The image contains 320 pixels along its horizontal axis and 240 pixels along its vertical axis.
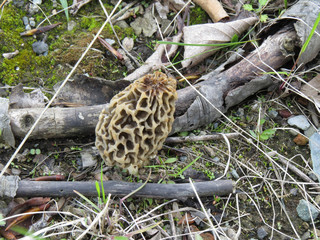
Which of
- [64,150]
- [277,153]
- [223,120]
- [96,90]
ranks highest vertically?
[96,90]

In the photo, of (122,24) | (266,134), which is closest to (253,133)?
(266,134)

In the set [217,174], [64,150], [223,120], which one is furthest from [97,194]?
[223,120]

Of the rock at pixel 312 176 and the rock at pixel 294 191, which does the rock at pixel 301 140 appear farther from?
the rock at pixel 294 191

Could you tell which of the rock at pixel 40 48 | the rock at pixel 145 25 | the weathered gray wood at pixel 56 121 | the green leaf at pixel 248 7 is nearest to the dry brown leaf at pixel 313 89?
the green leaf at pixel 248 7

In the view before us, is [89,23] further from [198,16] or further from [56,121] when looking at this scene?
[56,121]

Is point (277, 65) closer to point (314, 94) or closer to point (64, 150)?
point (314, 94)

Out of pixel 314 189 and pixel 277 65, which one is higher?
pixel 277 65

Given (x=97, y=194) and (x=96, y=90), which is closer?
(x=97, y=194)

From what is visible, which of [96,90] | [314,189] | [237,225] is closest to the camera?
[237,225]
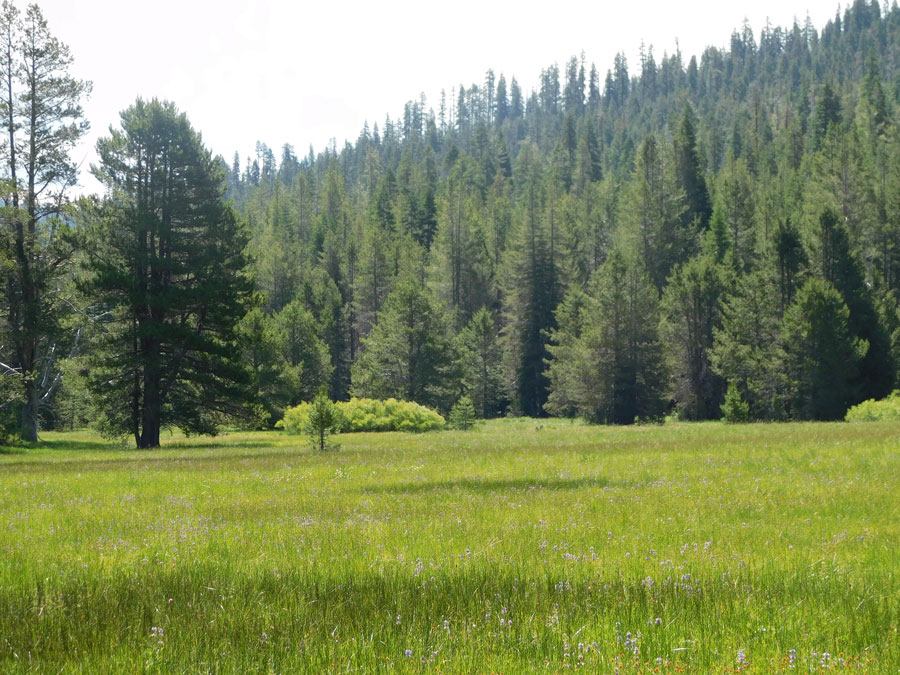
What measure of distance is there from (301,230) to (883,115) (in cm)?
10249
------------------------------
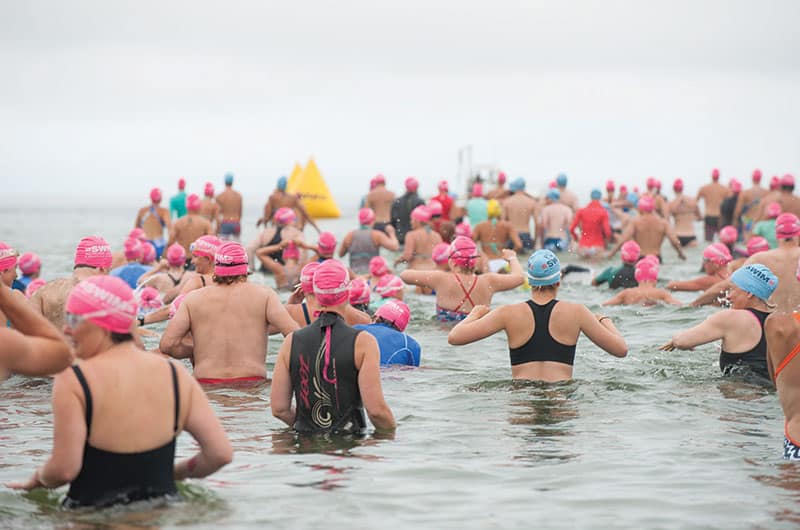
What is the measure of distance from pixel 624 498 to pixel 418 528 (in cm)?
------------------------------
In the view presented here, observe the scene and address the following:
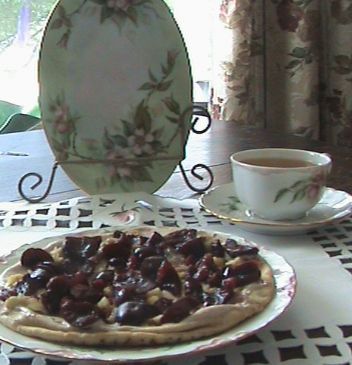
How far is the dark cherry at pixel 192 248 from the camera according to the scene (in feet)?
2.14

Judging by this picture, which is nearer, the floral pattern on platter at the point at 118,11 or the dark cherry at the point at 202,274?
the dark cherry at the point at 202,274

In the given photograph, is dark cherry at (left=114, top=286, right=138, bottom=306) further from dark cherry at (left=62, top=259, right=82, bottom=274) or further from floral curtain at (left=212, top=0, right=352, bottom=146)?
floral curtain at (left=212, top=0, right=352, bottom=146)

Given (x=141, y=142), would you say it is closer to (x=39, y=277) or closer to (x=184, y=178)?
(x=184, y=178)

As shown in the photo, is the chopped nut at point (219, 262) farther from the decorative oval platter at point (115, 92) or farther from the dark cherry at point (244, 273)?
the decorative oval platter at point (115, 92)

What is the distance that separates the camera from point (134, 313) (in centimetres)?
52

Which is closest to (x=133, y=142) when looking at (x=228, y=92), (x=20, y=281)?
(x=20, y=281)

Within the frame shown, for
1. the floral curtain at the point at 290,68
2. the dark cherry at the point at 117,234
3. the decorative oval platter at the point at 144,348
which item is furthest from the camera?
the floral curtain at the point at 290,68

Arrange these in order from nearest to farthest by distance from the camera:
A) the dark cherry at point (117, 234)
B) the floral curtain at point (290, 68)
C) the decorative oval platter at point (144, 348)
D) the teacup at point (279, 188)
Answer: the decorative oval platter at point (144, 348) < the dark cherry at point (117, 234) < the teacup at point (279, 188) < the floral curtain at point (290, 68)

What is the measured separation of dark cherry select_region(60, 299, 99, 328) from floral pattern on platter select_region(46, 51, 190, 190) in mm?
------------------------------
"Arrange these in" ifadesinin geçtiği satırdan "D) the teacup at point (279, 188)" ifadesinin geçtiği satıra kadar her şeyi, "teacup" yerine "coffee mug" yazarak güncelle. Başka hiçbir şeyi değiştirme.

● **Yanıt**:
Arrange these in order from nearest to farthest by distance from the camera:
A) the dark cherry at point (117, 234)
B) the floral curtain at point (290, 68)
C) the decorative oval platter at point (144, 348)
D) the coffee mug at point (279, 188)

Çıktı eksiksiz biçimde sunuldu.